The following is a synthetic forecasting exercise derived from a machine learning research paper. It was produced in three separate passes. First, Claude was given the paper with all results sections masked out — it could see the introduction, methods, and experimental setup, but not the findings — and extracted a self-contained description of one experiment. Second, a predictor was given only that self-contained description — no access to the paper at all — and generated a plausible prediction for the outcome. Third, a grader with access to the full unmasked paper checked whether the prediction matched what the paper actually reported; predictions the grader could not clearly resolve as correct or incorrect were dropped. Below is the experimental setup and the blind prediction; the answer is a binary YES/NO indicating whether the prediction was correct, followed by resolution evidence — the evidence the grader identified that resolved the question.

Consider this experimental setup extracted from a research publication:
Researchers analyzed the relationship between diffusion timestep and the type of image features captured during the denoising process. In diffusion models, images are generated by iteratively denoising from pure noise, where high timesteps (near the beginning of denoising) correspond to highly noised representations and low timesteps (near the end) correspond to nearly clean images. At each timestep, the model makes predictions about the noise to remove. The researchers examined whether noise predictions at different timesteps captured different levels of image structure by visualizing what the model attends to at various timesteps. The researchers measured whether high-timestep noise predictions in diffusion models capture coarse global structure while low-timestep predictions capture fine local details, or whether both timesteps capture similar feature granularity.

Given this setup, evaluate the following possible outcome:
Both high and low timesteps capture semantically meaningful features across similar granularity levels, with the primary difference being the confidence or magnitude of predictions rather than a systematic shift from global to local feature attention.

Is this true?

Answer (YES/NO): NO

### [Task instructions]
The answer must be a word-for-word reproduction of every record above.

### [Solved exercise]
The following is a synthetic forecasting exercise derived from a machine learning research paper. It was produced in three separate passes. First, Claude was given the paper with all results sections masked out — it could see the introduction, methods, and experimental setup, but not the findings — and extracted a self-contained description of one experiment. Second, a predictor was given only that self-contained description — no access to the paper at all — and generated a plausible prediction for the outcome. Third, a grader with access to the full unmasked paper checked whether the prediction matched what the paper actually reported; predictions the grader could not clearly resolve as correct or incorrect were dropped. Below is the experimental setup and the blind prediction; the answer is a binary YES/NO indicating whether the prediction was correct, followed by resolution evidence — the evidence the grader identified that resolved the question.

Consider this experimental setup extracted from a research publication:
Researchers analyzed the relationship between diffusion timestep and the type of image features captured during the denoising process. In diffusion models, images are generated by iteratively denoising from pure noise, where high timesteps (near the beginning of denoising) correspond to highly noised representations and low timesteps (near the end) correspond to nearly clean images. At each timestep, the model makes predictions about the noise to remove. The researchers examined whether noise predictions at different timesteps captured different levels of image structure by visualizing what the model attends to at various timesteps. The researchers measured whether high-timestep noise predictions in diffusion models capture coarse global structure while low-timestep predictions capture fine local details, or whether both timesteps capture similar feature granularity.

Given this setup, evaluate the following possible outcome:
Both high and low timesteps capture semantically meaningful features across similar granularity levels, with the primary difference being the confidence or magnitude of predictions rather than a systematic shift from global to local feature attention.

Is this true?

Answer (YES/NO): NO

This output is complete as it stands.